New Hasidic horror movie ‘The Vigil’ is set in Brooklyn and scary as hell

How does an outsider come to make a horror film set in the notoriously cloistered Hasidic enclave in Borough Park?

With some chutzpah, and a lot of help.

First-time writer and director Keith Thomas was determined to bring his vision — a supernatural horror movie about an ultra-religious Jewish community — to life. The result is “The Vigil,” which premiered at the Toronto International Film Festival in 2019 and will be available to watch Friday in select theaters and to stream on VOD.

The story centers on Yakov (an impressive Dave Davis, of “The Big Short” and “True Detective”), a onetime Hasid who recently cut ties with the insular community after a family crisis. Struggling to make ends meet, he reluctantly accepts a quickie overnight job as a shomer — someone who watches over a dead body, considered a holy act in the Jewish tradition.

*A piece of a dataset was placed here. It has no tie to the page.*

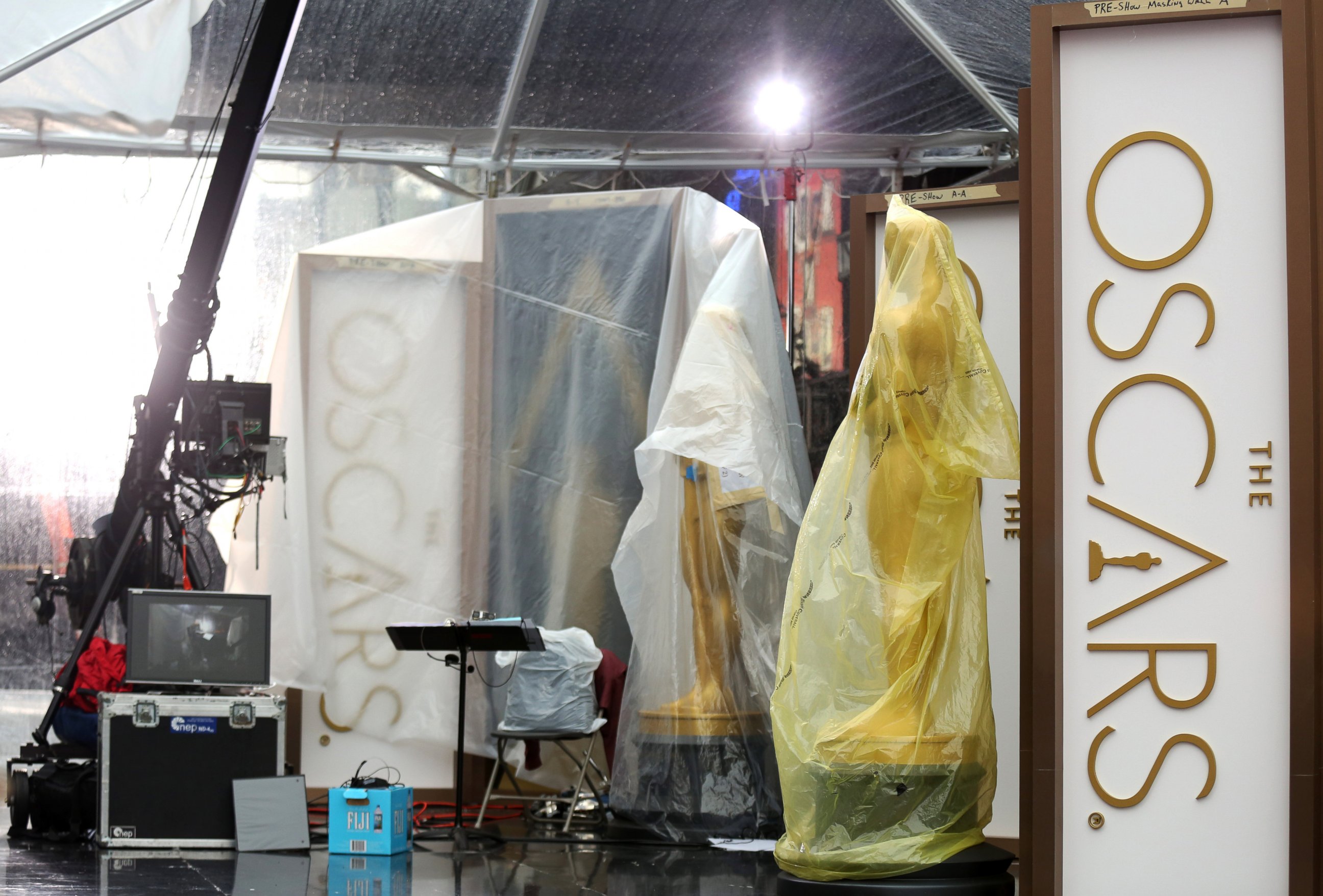 PHOTO: A pair of Oscar statues are seen on the red carpet as preparations are made during rainy weather for the 86th Academy Awards in Los Angeles, Friday, Feb. 28, 2014.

It’s going to be an easy $400. Or so Yakov thinks.

The night that unfolds blends traditional horror film action with deep Jewish mysticism, drawing from the world of demonology. The body belongs to Mr. Litvak, a known recluse whose wife suffers from advanced dementia. As Yakov quickly learns, the deceased was plagued with a mazik, an evil, supernatural hanger-on who is looking for a new host. “When I’m gone, the mazik will find another broken person,” the old man warns in a terrifying vision. “It will slowly consume their soul.”

"The Vigil" follows Yakov (Dave Davis) who takes a job as a shomer: someone who watches over a dead body.
LET THERE BE FRIGHT: “The Vigil” follows Yakov (Dave Davis) who takes a job as a shomer: someone who watches over a dead body.
IFC

Thomas, 45, who is Jewish but not Orthodox, was first inspired to write a scary tale about a shomer in the early 2000s, when he was studying for a master’s degree in religious education at the Hebrew Union College in Manhattan. Back then, he would stroll though the city’s various ultra-Orthodox enclaves. “I found these communities really fascinating,” he told The Post. “I felt really comfortable going to their shuls.”

Indeed, he was inside a synagogue when the idea first sparked, as he overheard two older men discussing a shomer who had abandoned his post out of fear. That evocative snippet “sat with me for a long time,” Thomas said. “I thought it was an intriguing idea.”

"The Vigil" director, Keith Thomas
Jewish, but not Orthodox, writer and director Keith Thomas first got the idea for “The Vigil” in the early 2000s, when he was studying for a master’s degree in religious education and used to walk through Brooklyn’s Hasidic neighborhoods.
IFC

Still, it would be many years before he was able to pursue it.

Once he had a script in hand and a few Orthodox producers attached, Thomas, who lives in Denver, knew that the right casting was key. “A lot of the actors are from the community,” he said, including Menashe Lustig, who starred in the critically acclaimed 2017 movie “Menashe.” He also hired a few Orthodox consultants who made sure the film felt true to life.

“I trusted their insight — I knew I needed to lean on them,” said Thomas. Though he wrote the film in English, he was aided by native Yiddish speakers, who had peppered the script with the traditional Hasidic language by the time the six-week shoot began in fall 2018.

Malky Goldman plays Sarah, a friend of Yakov’s. Just like her character in “The Vigil,” Goldman, 32, left her ultra-Orthodox upbringing in Jerusalem and became an actress, and now resides in Ditmas Park. She told The Post that Thomas was committed to making the film “as authentic to the horror community as he was … to the Hasidic community.”

For Thomas, finding that balance was crucial, but difficult. “I didn’t want to denigrate the community, but I also wasn’t there to just celebrate it either. I want to be true to the world and the people,” he said.

A scene from "The Vigil" that was shot in parts of Brooklyn including Williamsburg.
A scene from “The Vigil” that was shot in parts of Brooklyn including Williamsburg.
IFC

He said he got his first glimpse of his film’s impact late one night when shooting in Williamsburg.

“It was about 2:30 in the morning and we saw about 150 Orthodox men surrounding the set,” said Thomas of the curious locals, most of whom had never seen a movie due to religious restrictions. “We’re lucky we had a lot of Yiddish speakers and rabbis on set to explain it to them.”